Solving The Trigo Dilemma for cos(-A)

[Kyoma]

Given that sinA= $$\frac{-1}{\sqrt{5}}$$ where A is more than 180 degrees and less than 270 degrees. Find the value of cos(-A).

Without using Calculator,

Since cos(-A) = cosA, and that A is in the 3rd quadrant, then after solving for the hypotenuse, adjacent and opposite, I got:

$$\frac{-2}{\sqrt{5}}$$

With Calculator,

A= Inverse Sin($$\frac{-1}{\sqrt{5}}$$) = -26.57 (4 T.C.)
Subst -26.57 into cos(-A), I got:

$$\frac{2}{\sqrt{5}}$$

One is positive, another is negative. Which is which?

 

[Hurkyl]

With Calculator,

A= Inverse Sin($$\frac{-1}{\sqrt{5}}$$) = -26.57 (4 T.C.)

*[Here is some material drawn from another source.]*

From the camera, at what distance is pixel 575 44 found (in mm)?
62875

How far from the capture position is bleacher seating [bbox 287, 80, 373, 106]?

That angle very clearly does not satisfy the system of equations and inequalities you were trying to solve...

 

[Kyoma]

Then is it possible to get Angle A?

 

[verty]

Yes, it is possible. Think about the domain and range of the arcsin function, then use trigonometric identities to get the correct answer.

 

[mathman]

A= -26.57 (4 T.C.)

I'll assume A is in degrees. That angle is in the fourth quadrant, not the third.